13 August 2019

Tautai



Wayfinding:  is a term related to navigation and how our people used celestial bodies and the natural environment around them to determine which way to go in their voyages.

As an example:  from Hawaiʻi to Tahiti ~

As you cross the Equator, the constellation known as the Southern Cross is used along with Meridian pairs known as: Mirzam and Canis Major, Canopis and Carina - which there becomes an imaginary line that runs perpendicular with the ocean to create a point of destination.  Through this line, an imaginary line is cut through the center of the deck which maintains the course for heading to Tahiti.

During daylight hours, look at the clouds.  When the clouds change to a brownish hue, this indicates land in which the clouds are reflecting.  Migratory birds can also be observed heading toward the island.

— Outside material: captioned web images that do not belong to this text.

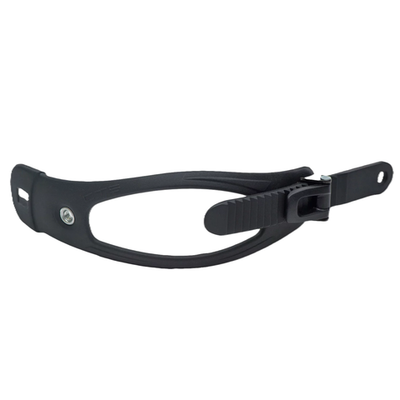 Стреп нижний открытый с ремешком черн.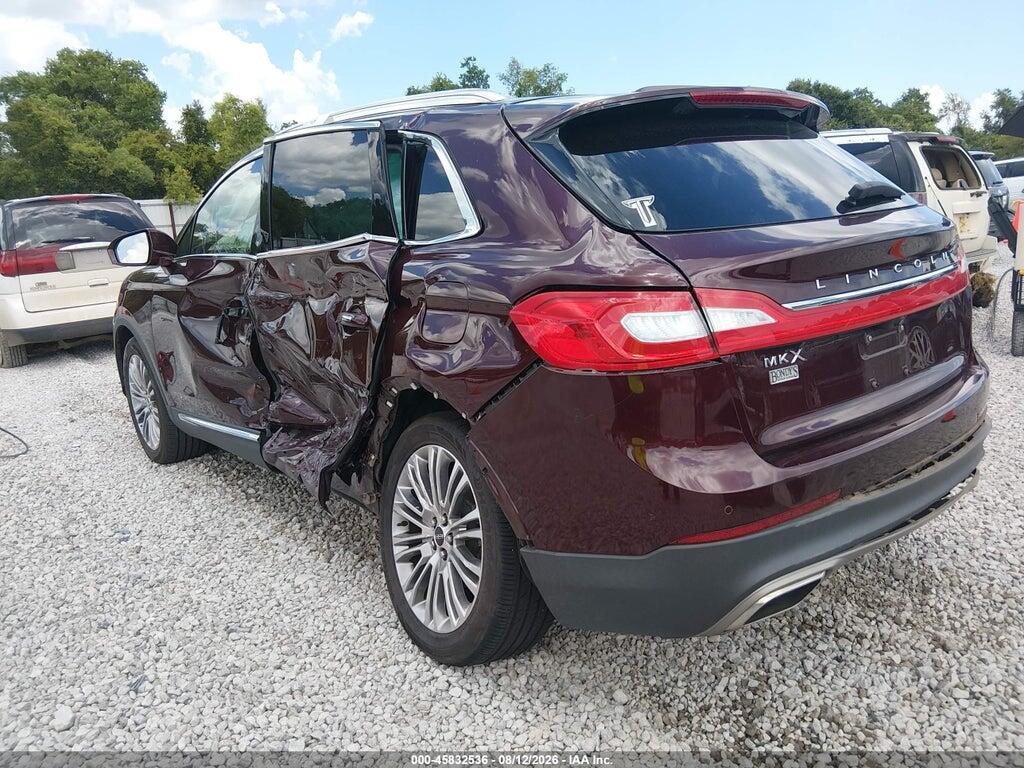2LMPJ6LR2JBL39609 2018 LINCOLN MKX photo no. 3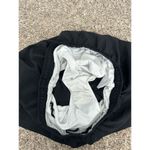 Nike dri fit athletic running black shorts women’s size large loose fit gym Photo 5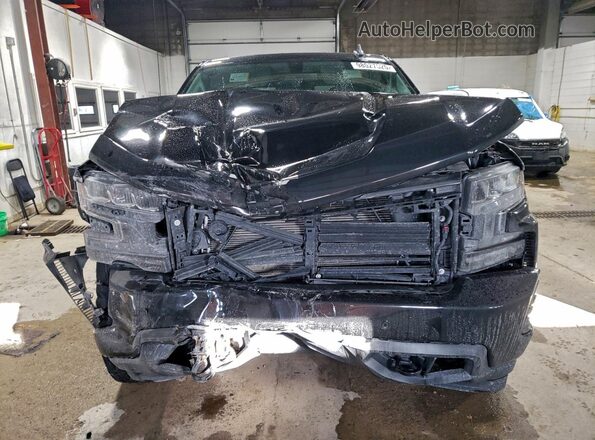 1GCUYEED1MZ186815 2021 CHEVROLET 1500 Black Widok z przodu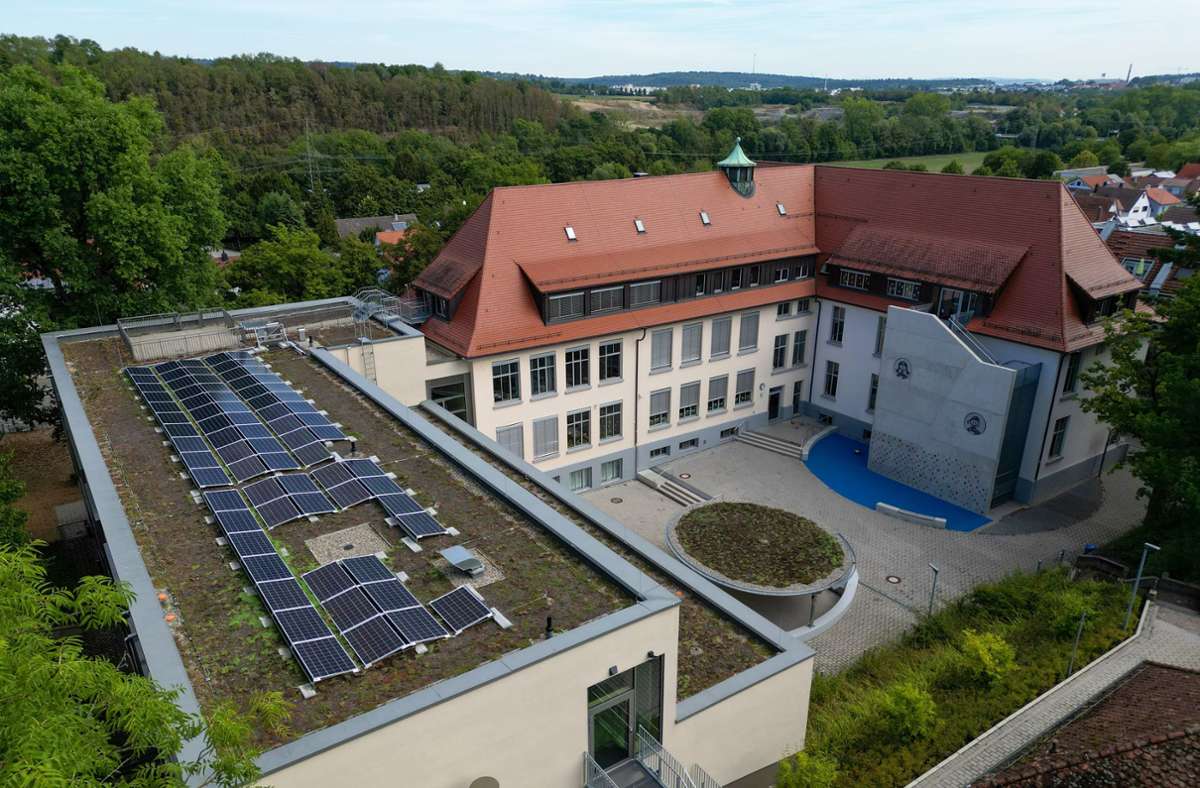 Erneuerbare Energien in Bietigheim-Bissingen: Vier Schulen versorgen sich nun autark mit Strom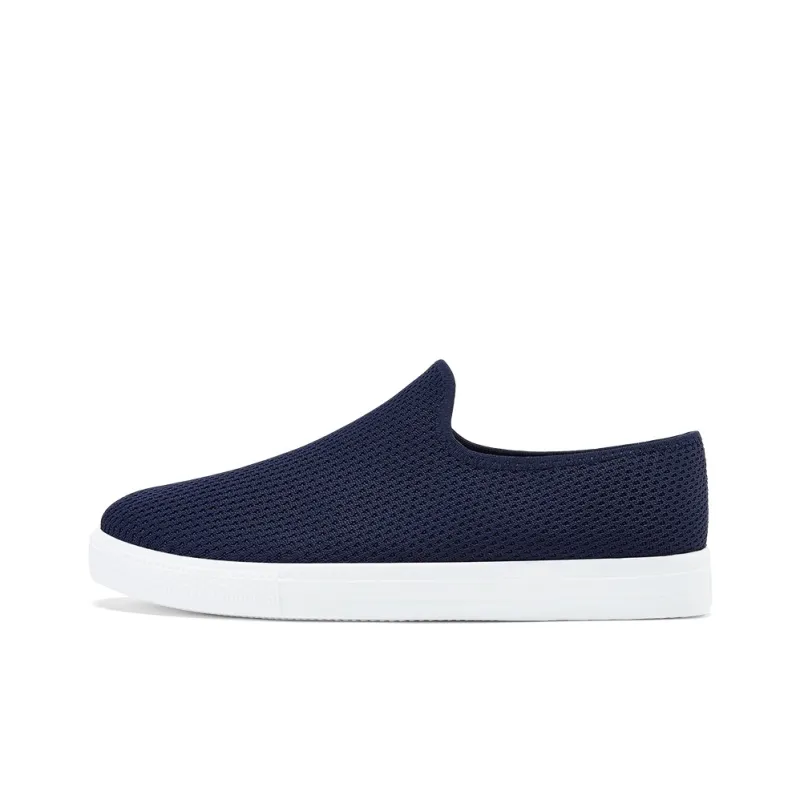 Warrior Fabric Cushioned Breathable Low-Top Slip-on Casual Shoes Men's-6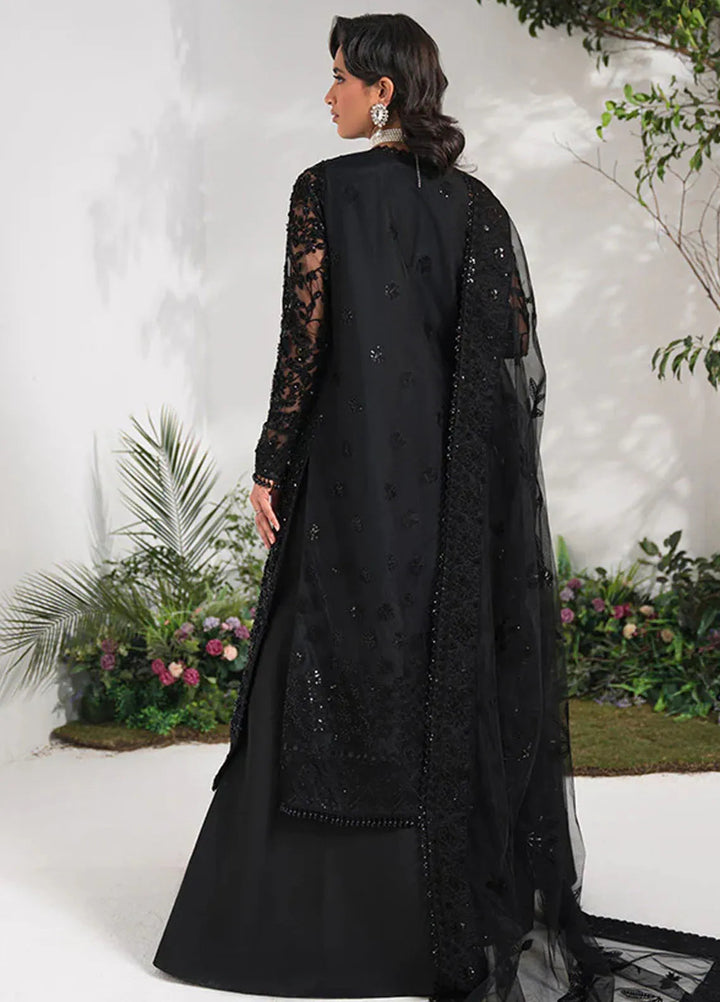Celeste by Saffron Embroidered Net Suits Unstitched 3 Piece SFR24C Arsia - Festive Collection
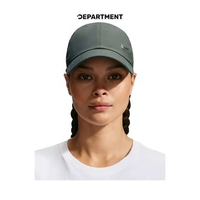 Topi NIKE CLUB UNSTRUCTURED METAL SWOOSH FB5372303 ORIGINAL M-L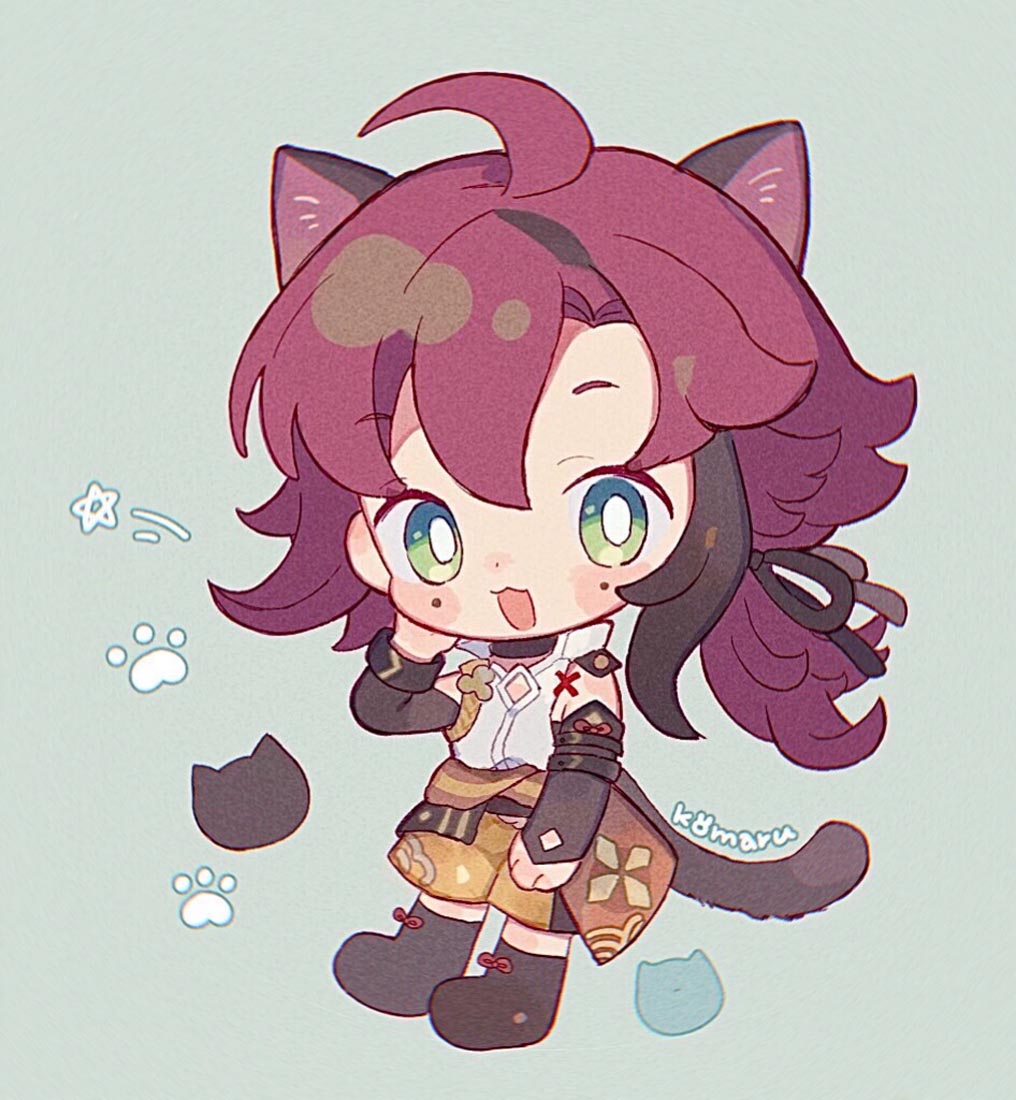 【午安原神】#Xman精选好图【220608】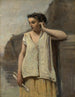 L'histoire de la Muse - Jean-Baptiste-Camille Corot — artwork view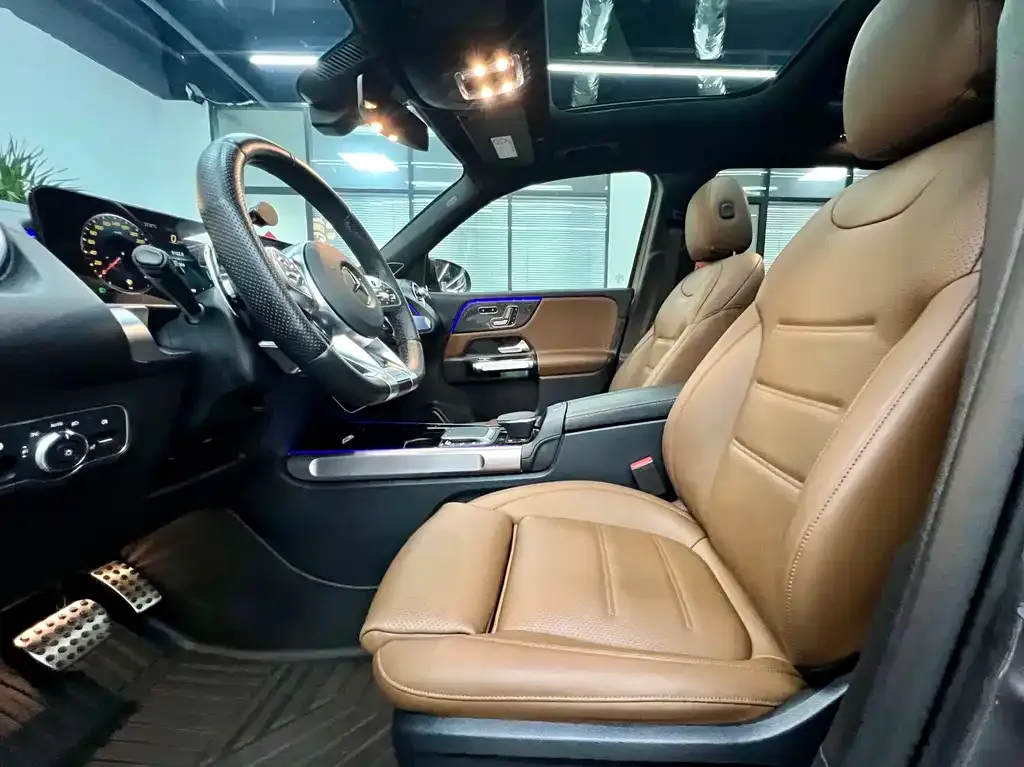 Mercedes-Benz GLB AMG 2022 из CN, фото 2
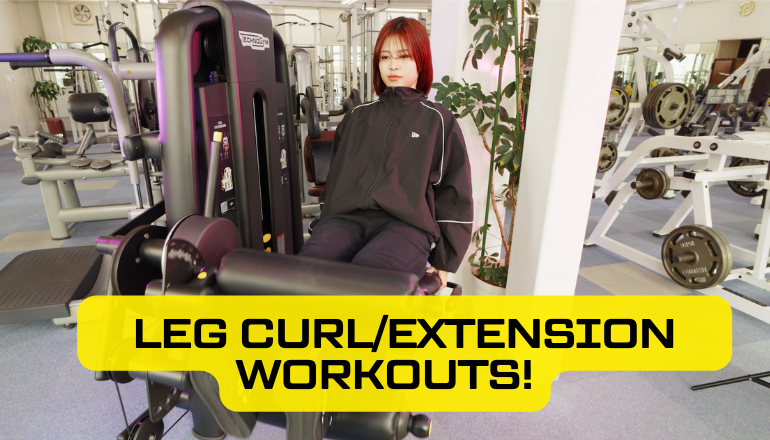 LEG CURL/EXTENSION - フィットネスジムWIN【公式】
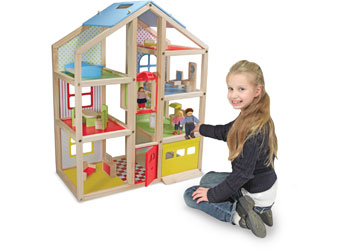 M&D - Hi-Rise Dollhouse - Modern Brands Australia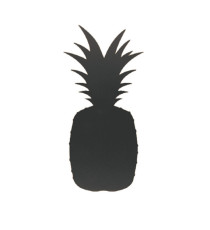 Lavagna da parete Silhouette - forma ananas - 49,3 x 23,6 cm - nero - Securit Lavagna da parete Silhouette - forma ananas - 49,3 x 23,6 cm - nero - Securit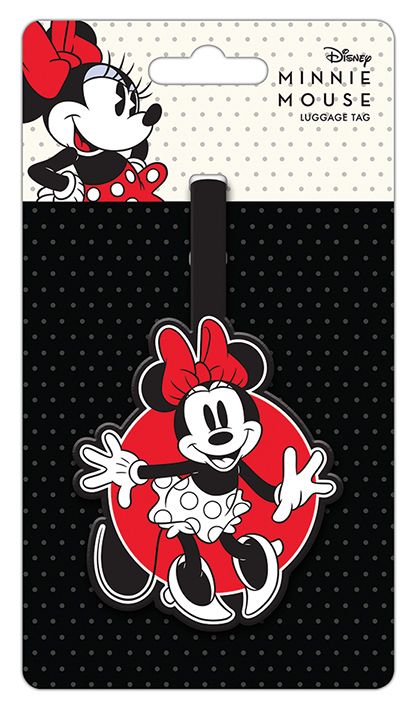 Disney - Minnie Mouse - Luggage Tag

The Polynesian Voyaging Society was founded in 1973 to prove that ancient Polynesians truly meant to settle the islands in which they have settled.  They set out to prove that the Polynesian Wayfinding truly works without modern navigation tools.

Since 1975 the Hokulea has been around the world without navigational technology.

Today, they are discovering that Polynesians had gone even further than the Pacific, of Polynesian Triangle and the one pristine wildlife area off the coast of California is surfacing evidence in an underground site, of Polynesian seafaring.

Channel Islands show evidence of an ancient seafaring culture which resemble Polynesian artifacts.  This also coincides with seafarers of South America.

Researchers find that the exodus across the Bering Strait was not the first wave of migration into the continent of North America about 10,000 years ago, but that evidence shows that Polynesians had already settled the land some 2000 years prior to that.  If this is found to be true, it would imply that Polynesians were indeed the worldʻs greatest mariners of all time, with no equal in human history.